PowerShell to Rename Datastores

At work we recently had a health check performed on our virtual environment. When the results came back, and I noticed a trend with our legacy VM hosts. Particularly where we didn’t follow the same standards as we did on the newer hosts. The issue I’ll be talking about, is renaming the local datastores. So now is the time to apply the same standards across the entire environment.

In this post, I’m going to show how to use PowerShell to change the name of the datastores for my environment. The datastores that were flagged by the health check were the local datastores with names that started with “datastore1”.

$datastoreNames = get-datastore datastore1*

The snippit above generates a list of the datastores with the name that starts with “datastore1”. When I ran this, it generated a list of 16 datastores that name started with datastore1.

datastore1 (12)
datastore1 (6)
datastore1
datastore1 (8)
datastore1 (3)
datastore1 (21)
datastore1 (2)
datastore1 (1)
datastore1 (5)
datastore1 (23)
datastore1 (11)
datastore1 (9)
datastore1 (13)
datastore1 (4)
datastore1 (7)
datastore1 (20)

This is just a start of how I’m going to correct the datastore names, but now I need to know which datastore goes with which host. Our standard is to name the local datastore, vmhostname-localstorage. So I need to see if there is a properties for the datastore that can point me into the correct host. Digging into the ExtensionData property I was able to find the information.

$datastoreNames = get-datastore datastore1*
foreach ($Datastore in $datastoreNames){
    write-host $Datastore.name "- " -NoNewline 
    $VMhostFQDN = (get-vmhost -id $(get-datastore $datastore).ExtensionData.host.key).name
}

This gathers VMhost ID from a property under the datastore cmdlet. I can now put that into the Get-VMhost cmdlet to get the VMhost’s name. We use the FQDN name for our hosts, so now the name will need to be split to remove the domain name. Then we can append “-localstorage”.

$VMhostname = $VMhostFQDN.Split(".")[0]
$datastorenewname = $VMhostname + "-localstorage"

So now once all of the parts are put together, this will rename the local datastore for the VMhost based on the it’s name.

$datastoreNames = get-datastore datastore1*
foreach ($Datastore in $datastoreNames){
    write-host $Datastore.name "- " -NoNewline 
    $VMhostFQDN = (get-vmhost -id $(get-datastore $datastore).ExtensionData.host.key).name
    $VMhostname = $VMhostFQDN.Split(".")[0]
    $datastorenewname = $VMhostname + "-localstorage"
    Get-datastore -name $datastore | Set-datastore -Name $datastorenewname
}

Now with all of the local datastores following the same standard, I can work on the next part of the health check that needs resolved.

::::::::

> What to do:
1. Reproduce the stretch of the datastore renaming post from "datastore1 (11)" through "find the information.", keeping every word and character unchanged.
2. Recast the paragraph of the datastore renaming post that begins "This gathers VMhost ID" as a short bulleted list that keeps its main facts.

> Raw data:
::::::::

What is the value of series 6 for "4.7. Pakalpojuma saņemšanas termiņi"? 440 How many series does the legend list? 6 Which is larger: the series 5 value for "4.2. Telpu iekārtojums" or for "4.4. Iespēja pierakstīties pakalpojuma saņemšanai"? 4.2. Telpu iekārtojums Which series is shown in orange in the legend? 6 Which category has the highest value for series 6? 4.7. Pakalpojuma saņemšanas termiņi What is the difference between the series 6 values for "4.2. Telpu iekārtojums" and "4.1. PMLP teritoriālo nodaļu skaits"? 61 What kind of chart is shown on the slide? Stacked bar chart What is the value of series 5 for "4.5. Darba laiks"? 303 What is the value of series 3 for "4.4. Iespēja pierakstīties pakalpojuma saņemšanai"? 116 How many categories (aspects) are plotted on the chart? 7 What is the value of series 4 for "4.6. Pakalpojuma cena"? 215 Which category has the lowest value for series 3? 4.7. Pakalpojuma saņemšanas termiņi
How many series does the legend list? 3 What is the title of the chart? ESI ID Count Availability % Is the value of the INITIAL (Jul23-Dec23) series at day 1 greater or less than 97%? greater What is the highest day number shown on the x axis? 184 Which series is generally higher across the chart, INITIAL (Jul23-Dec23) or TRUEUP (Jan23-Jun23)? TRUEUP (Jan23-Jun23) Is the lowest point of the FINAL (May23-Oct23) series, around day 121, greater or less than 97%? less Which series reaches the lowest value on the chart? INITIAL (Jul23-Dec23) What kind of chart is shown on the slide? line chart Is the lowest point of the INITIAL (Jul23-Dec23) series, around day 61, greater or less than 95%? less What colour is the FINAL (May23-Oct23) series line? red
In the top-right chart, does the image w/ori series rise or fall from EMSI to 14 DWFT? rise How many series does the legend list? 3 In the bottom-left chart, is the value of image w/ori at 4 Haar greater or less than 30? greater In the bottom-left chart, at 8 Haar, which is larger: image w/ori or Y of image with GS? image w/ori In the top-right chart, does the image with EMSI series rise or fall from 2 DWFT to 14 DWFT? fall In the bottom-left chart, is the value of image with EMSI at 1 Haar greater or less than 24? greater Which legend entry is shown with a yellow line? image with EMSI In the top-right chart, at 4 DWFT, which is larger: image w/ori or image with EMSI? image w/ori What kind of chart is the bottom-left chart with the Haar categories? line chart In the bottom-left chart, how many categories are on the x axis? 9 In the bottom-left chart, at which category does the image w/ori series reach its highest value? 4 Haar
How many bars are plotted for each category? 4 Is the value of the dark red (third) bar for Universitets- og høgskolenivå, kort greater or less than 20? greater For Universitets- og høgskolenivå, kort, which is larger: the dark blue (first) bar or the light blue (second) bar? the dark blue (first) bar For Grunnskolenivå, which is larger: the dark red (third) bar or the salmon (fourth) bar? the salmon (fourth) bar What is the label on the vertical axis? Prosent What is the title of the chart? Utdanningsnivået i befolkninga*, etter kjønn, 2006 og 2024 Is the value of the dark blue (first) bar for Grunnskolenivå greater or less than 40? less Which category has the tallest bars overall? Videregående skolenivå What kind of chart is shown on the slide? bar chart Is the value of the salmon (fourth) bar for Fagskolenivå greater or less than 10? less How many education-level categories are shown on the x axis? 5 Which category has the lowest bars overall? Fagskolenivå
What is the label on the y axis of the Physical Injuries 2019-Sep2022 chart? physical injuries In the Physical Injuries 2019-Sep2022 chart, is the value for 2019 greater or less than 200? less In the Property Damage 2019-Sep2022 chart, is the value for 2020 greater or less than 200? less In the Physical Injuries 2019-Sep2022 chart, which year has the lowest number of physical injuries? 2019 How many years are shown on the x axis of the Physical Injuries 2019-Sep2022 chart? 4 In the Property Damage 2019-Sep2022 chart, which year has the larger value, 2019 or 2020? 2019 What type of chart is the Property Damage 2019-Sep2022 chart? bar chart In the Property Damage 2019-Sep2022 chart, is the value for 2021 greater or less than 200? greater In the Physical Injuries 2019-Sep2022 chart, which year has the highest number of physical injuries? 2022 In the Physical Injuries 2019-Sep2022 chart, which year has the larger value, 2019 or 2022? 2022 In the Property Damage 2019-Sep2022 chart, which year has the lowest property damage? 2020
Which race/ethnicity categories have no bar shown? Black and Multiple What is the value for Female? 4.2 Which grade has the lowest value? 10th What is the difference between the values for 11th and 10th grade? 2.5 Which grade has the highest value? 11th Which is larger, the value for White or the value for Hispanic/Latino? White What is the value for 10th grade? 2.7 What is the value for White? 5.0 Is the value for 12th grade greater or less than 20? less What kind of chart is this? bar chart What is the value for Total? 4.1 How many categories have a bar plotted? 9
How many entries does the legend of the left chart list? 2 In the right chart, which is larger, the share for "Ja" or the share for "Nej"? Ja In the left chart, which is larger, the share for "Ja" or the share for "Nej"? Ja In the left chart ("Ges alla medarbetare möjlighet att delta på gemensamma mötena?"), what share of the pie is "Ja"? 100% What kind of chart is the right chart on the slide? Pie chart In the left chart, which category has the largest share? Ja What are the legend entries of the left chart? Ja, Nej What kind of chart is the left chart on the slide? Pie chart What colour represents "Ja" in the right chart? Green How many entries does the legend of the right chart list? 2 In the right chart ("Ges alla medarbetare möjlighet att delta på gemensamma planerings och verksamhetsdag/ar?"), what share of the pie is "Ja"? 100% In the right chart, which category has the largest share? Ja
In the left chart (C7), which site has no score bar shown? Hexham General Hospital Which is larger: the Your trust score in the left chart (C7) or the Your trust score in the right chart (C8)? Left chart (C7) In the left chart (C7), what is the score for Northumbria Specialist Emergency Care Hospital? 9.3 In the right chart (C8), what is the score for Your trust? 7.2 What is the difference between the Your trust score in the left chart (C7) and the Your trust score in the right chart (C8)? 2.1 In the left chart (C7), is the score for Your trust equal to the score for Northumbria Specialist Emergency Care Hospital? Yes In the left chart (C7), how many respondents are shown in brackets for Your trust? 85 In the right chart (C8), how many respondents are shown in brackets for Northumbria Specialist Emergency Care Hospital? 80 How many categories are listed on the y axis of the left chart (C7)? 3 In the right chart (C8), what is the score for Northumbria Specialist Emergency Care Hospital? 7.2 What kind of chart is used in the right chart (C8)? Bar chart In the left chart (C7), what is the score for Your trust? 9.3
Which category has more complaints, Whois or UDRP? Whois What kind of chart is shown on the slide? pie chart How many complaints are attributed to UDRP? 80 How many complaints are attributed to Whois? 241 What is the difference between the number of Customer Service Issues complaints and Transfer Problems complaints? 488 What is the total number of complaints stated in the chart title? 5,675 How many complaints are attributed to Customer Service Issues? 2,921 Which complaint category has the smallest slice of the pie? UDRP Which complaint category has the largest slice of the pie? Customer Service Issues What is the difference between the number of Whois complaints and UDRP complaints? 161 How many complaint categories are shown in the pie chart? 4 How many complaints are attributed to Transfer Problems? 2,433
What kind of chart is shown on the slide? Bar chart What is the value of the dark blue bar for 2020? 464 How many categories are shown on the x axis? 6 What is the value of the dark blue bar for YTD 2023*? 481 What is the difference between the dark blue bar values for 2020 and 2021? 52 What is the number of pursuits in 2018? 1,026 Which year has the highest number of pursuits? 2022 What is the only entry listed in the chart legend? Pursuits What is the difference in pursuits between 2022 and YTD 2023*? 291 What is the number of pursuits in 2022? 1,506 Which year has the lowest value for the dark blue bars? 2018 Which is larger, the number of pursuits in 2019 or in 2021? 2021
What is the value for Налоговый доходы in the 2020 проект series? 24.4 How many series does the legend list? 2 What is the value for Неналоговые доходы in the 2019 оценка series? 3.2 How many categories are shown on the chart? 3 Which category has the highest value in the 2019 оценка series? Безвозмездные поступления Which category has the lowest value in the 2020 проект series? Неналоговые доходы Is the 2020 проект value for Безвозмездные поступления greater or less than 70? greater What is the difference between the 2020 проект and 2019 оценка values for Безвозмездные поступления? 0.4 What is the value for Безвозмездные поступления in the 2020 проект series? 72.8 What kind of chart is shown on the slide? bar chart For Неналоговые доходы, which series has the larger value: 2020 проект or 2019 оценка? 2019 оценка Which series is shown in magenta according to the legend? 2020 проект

::::::::

> Numbered responses:
1.
datastore1 (11)
datastore1 (9)
datastore1 (13)
datastore1 (4)
datastore1 (7)
datastore1 (20)

This is just a start of how I’m going to correct the datastore names, but now I need to know which datastore goes with which host. Our standard is to name the local datastore, vmhostname-localstorage. So I need to see if there is a properties for the datastore that can point me into the correct host. Digging into the ExtensionData property I was able to find the information.

2.
- The VMhost ID is gathered from a property under the datastore cmdlet.
- That ID is passed to the Get-VMhost cmdlet to obtain the VMhost's name.
- Because the hosts use FQDN names, the name must be split to remove the domain name.
- "-localstorage" is then appended.